Rising interest rates may be exposing advertising ineffectiveness

With the WPP share price down -11% on its Q2 earnings release, as FY17 revenue growth forecasts are trimmed along with market estimates for global advertising growth, I thought about writing a long winded post about markets propensity to increasingly aim below guidance towards the end of an economic cycle and in particular while the Fed threatens monetary tightening. It would also provide another great opportunity to show how the GrowthRater can help you gauge the potential forecasting error on organic revenue growth expectations and the apply this in the ‘sensitivity’ tools to measure the likely impact to valuations before you get run over by events. But then I realised that this would be just repeating what I wrote back in March and what was becoming increasingly clear following Q2 reports by rivals such as IPG which I also had flagged.

Another issue perhaps to be boiled over might be the more troubling issue of advertising effectiveness, or perhaps the lack thereof! When money is cheap and can raise the marginal returns from marketing budgets, to encourage more spending, the actual returns have been less flattering.
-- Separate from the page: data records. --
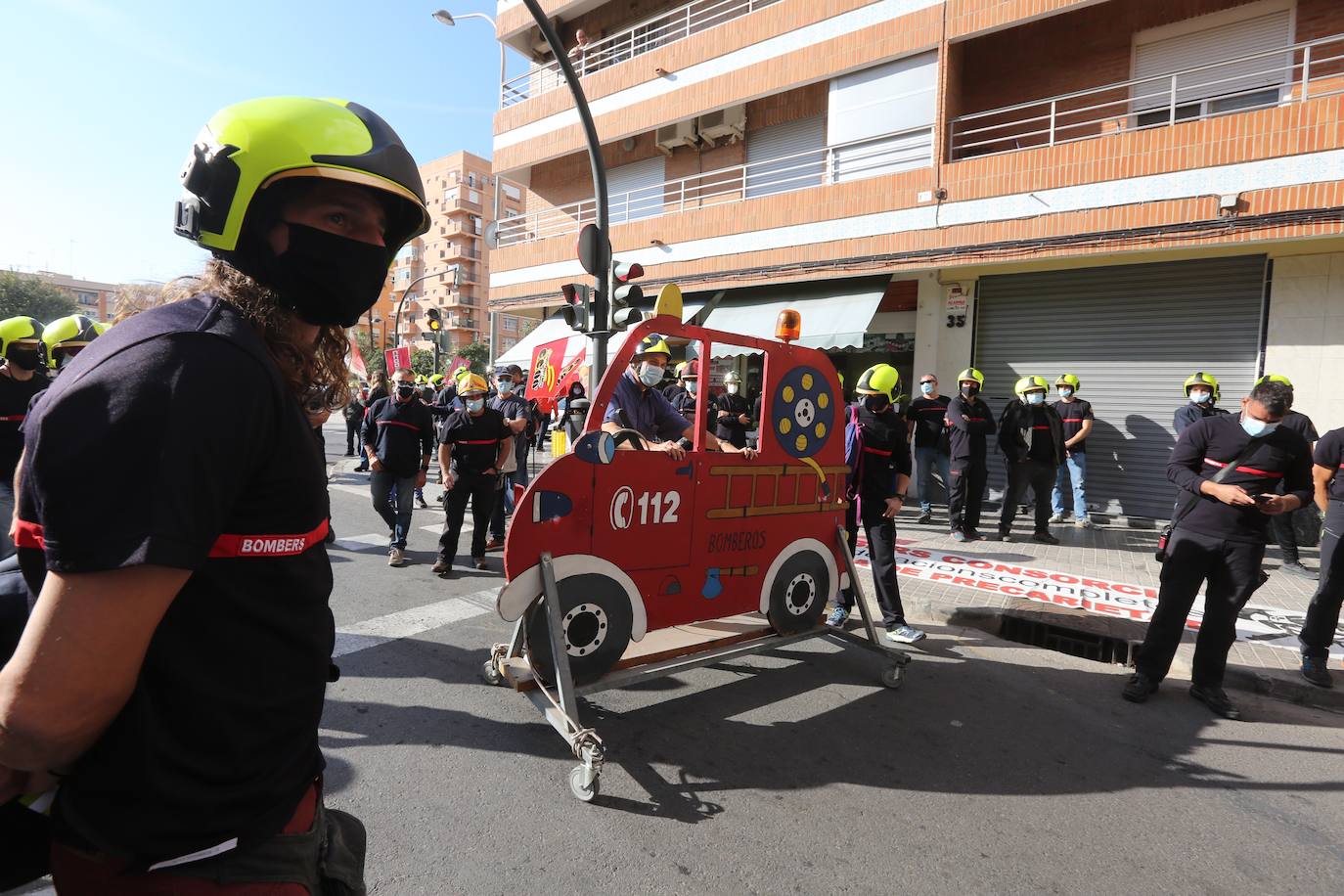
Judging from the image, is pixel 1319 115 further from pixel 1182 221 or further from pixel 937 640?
pixel 937 640

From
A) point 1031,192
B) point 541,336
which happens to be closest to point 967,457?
point 1031,192

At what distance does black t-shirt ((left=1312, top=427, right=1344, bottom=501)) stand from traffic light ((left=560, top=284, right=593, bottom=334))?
6.62m

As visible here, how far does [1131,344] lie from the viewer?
9969 mm

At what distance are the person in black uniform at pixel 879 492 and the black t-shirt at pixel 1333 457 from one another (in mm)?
2885

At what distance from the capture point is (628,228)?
14.8 metres

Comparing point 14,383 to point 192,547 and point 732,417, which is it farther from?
point 732,417

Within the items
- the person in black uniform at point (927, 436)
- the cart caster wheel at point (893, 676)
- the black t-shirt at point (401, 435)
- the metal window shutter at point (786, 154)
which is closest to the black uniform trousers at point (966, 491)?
the person in black uniform at point (927, 436)

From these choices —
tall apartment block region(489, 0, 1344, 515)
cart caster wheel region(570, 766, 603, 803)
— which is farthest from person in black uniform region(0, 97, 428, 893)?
tall apartment block region(489, 0, 1344, 515)

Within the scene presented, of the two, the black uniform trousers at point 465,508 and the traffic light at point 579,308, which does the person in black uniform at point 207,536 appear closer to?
the black uniform trousers at point 465,508

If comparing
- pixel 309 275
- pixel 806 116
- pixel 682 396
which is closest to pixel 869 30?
pixel 806 116

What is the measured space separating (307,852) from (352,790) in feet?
7.51

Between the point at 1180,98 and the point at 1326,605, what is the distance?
28.5ft

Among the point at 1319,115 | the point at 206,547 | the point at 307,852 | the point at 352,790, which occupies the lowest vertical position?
the point at 352,790

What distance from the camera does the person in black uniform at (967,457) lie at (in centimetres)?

What this of course means is that once we return to more normal rates and capital costs, then the camouflage is quickly stripped away and along with it a lot of marginal expenditure. Again this is not new and was featured in my blog post earlier in August, although you won’t find too many agency chiefs wanting to accept the uncomfortable possibility that some of their work is ineffective, assuming they could measure it. Far better to paint the current softness in client advertising expenditure and agency fees as a short-term cyclical event which will soon be stabilised by the usual expectations of improving GDP just beyond the immediate horizon and another sporting event stimulus to marketing spend. Otherwise, markets might start to notice an average organic top line performance on these stocks that is already significantly lagging the market average growth expectations priced into agency stock valuation and start to query whether a GrowthRating nearer  the +3% CAGR organic net sales growth average, or perhaps lower, may be more fitting.


For the record, the -140bps cut in Global advertising forecasts by WPP’s Adam Smith (GroupM’s ‘future’ director), from +4.4% to +3.0% for 2017 is a little more dramatic when looked at on a ‘real’ basis (ie at constant prices). While I don’t have the inflation assumption implicit in the GroupM forecast, I imagine it shouldn’t be too far adrift from the OECD’s +2.3% forecast for 2017. This therefore would suggest a drop in GroupM’s real global advertising growth expectations for 2017 of two-thirds (-67%), which is quite some margin of error when around two-thirds of their cost base is represented by staff – ouch!